■ **What is being asked**
Without altering anything, output the material below.

Source data:
..............................

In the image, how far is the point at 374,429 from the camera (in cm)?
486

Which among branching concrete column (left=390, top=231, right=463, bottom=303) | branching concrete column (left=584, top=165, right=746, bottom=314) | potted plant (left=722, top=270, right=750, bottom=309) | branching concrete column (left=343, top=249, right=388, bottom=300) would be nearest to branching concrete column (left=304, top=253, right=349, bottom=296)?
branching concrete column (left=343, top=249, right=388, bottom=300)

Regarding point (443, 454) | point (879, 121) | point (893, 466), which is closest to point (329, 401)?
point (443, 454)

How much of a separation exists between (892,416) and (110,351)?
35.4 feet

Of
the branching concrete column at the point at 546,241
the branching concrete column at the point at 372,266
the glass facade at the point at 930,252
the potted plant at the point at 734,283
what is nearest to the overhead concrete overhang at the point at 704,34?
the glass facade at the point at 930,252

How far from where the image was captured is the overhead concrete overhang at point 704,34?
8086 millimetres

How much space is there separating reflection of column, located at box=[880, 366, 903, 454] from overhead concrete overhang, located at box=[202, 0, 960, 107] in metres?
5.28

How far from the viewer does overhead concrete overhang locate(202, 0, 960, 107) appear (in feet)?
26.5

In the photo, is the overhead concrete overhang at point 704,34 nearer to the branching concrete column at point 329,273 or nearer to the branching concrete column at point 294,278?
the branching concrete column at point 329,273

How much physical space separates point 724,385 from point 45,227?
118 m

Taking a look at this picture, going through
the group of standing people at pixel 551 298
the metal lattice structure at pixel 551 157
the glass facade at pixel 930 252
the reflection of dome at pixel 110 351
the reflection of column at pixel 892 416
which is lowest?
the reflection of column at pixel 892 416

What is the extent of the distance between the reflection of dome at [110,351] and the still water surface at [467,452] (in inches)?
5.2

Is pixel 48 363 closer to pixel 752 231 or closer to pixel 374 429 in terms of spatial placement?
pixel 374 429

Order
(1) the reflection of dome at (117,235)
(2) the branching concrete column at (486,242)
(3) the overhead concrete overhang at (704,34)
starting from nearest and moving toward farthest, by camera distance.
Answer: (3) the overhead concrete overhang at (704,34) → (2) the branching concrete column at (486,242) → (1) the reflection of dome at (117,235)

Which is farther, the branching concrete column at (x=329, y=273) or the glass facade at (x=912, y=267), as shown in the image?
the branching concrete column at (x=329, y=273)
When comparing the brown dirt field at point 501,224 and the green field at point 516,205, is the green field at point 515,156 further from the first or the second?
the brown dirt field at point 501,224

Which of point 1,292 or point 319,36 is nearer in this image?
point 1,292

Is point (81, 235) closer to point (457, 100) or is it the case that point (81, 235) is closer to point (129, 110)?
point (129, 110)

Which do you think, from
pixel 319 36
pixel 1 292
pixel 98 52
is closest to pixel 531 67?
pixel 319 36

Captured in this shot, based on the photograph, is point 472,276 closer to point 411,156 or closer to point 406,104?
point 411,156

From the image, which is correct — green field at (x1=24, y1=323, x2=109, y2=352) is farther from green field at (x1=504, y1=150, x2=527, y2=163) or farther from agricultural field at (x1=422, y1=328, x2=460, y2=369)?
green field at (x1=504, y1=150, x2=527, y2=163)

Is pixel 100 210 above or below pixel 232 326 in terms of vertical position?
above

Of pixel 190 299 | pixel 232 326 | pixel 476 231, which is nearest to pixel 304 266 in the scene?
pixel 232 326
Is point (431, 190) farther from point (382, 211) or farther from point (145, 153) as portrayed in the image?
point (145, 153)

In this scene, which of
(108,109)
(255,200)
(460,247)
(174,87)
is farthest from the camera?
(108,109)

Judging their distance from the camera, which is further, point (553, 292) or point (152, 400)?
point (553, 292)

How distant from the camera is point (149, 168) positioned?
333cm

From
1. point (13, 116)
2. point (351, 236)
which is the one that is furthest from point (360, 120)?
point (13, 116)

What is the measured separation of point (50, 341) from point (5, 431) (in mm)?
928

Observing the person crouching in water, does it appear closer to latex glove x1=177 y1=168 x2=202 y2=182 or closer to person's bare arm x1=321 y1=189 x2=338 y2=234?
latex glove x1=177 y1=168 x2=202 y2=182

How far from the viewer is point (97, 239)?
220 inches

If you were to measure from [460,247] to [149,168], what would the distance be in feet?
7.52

..............................

■ **Exercise result**
In the image, how far is the point at 374,429 from the camera (in cm)?
486

Which among branching concrete column (left=390, top=231, right=463, bottom=303) | branching concrete column (left=584, top=165, right=746, bottom=314) | potted plant (left=722, top=270, right=750, bottom=309) | branching concrete column (left=343, top=249, right=388, bottom=300) would be nearest to branching concrete column (left=304, top=253, right=349, bottom=296)?
branching concrete column (left=343, top=249, right=388, bottom=300)

Regarding point (443, 454) | point (879, 121) | point (893, 466), which is closest to point (329, 401)?
point (443, 454)

How much of a separation exists between (892,416) and (110,351)?
35.4 feet

Of
the branching concrete column at the point at 546,241
the branching concrete column at the point at 372,266
the glass facade at the point at 930,252
the potted plant at the point at 734,283
what is nearest to the overhead concrete overhang at the point at 704,34?
the glass facade at the point at 930,252

How far from where the image was captured is the overhead concrete overhang at point 704,34?
8086 millimetres

How much space is there separating reflection of column, located at box=[880, 366, 903, 454] from overhead concrete overhang, located at box=[202, 0, 960, 107] in metres?
5.28

How far from the viewer does overhead concrete overhang locate(202, 0, 960, 107) appear (in feet)?
26.5

In the photo, is the overhead concrete overhang at point 704,34 nearer to the branching concrete column at point 329,273 or nearer to the branching concrete column at point 294,278?
the branching concrete column at point 329,273

How much physical space separates point 724,385 from point 45,227?
118 m

Taking a look at this picture, going through
the group of standing people at pixel 551 298
the metal lattice structure at pixel 551 157
the glass facade at pixel 930 252
the reflection of dome at pixel 110 351
the reflection of column at pixel 892 416
which is lowest?
the reflection of column at pixel 892 416

What is the extent of the distance between the reflection of dome at [110,351] and the still water surface at [467,452] (in inches)?
5.2

Is pixel 48 363 closer to pixel 752 231 or closer to pixel 374 429 in terms of spatial placement?
pixel 374 429

Order
(1) the reflection of dome at (117,235)
(2) the branching concrete column at (486,242)
(3) the overhead concrete overhang at (704,34)
starting from nearest and moving toward farthest, by camera distance.
Answer: (3) the overhead concrete overhang at (704,34) → (2) the branching concrete column at (486,242) → (1) the reflection of dome at (117,235)

Which is farther, the branching concrete column at (x=329, y=273) or the glass facade at (x=912, y=267), as shown in the image?
the branching concrete column at (x=329, y=273)
When comparing the brown dirt field at point 501,224 and the green field at point 516,205, is the green field at point 515,156 further from the first or the second?
the brown dirt field at point 501,224

Which of point 1,292 or point 319,36 is nearer in this image?
point 1,292

Is point (81, 235) closer to point (457, 100) or is it the case that point (81, 235) is closer to point (129, 110)?
point (129, 110)

Which do you think, from
pixel 319 36
pixel 1 292
pixel 98 52
is closest to pixel 531 67?
pixel 319 36

Captured in this shot, based on the photograph, is point 472,276 closer to point 411,156 or closer to point 406,104?
point 411,156

From the image, which is correct — green field at (x1=24, y1=323, x2=109, y2=352) is farther from green field at (x1=504, y1=150, x2=527, y2=163) or farther from agricultural field at (x1=422, y1=328, x2=460, y2=369)?
green field at (x1=504, y1=150, x2=527, y2=163)

Is pixel 100 210 above or below pixel 232 326 in terms of vertical position?
above

Of pixel 190 299 | pixel 232 326 | pixel 476 231, which is nearest to pixel 304 266 in the scene?
pixel 232 326
Is point (431, 190) farther from point (382, 211) or farther from point (145, 153) as portrayed in the image?
point (145, 153)

In this scene, which of
(108,109)
(255,200)
(460,247)
(174,87)
is farthest from the camera?
(108,109)

Judging their distance from the camera, which is further, point (553, 292) or point (152, 400)?
point (553, 292)

How distant from the camera is point (149, 168) positioned?
333cm

From
1. point (13, 116)
2. point (351, 236)
which is the one that is furthest from point (360, 120)?
point (13, 116)

What is the measured separation of point (50, 341) from point (5, 431) (in mm)?
928

Observing the person crouching in water, does it appear closer to latex glove x1=177 y1=168 x2=202 y2=182 or closer to person's bare arm x1=321 y1=189 x2=338 y2=234?
latex glove x1=177 y1=168 x2=202 y2=182

How far from the viewer is point (97, 239)?
220 inches

If you were to measure from [460,247] to [149,168], what would the distance be in feet?
7.52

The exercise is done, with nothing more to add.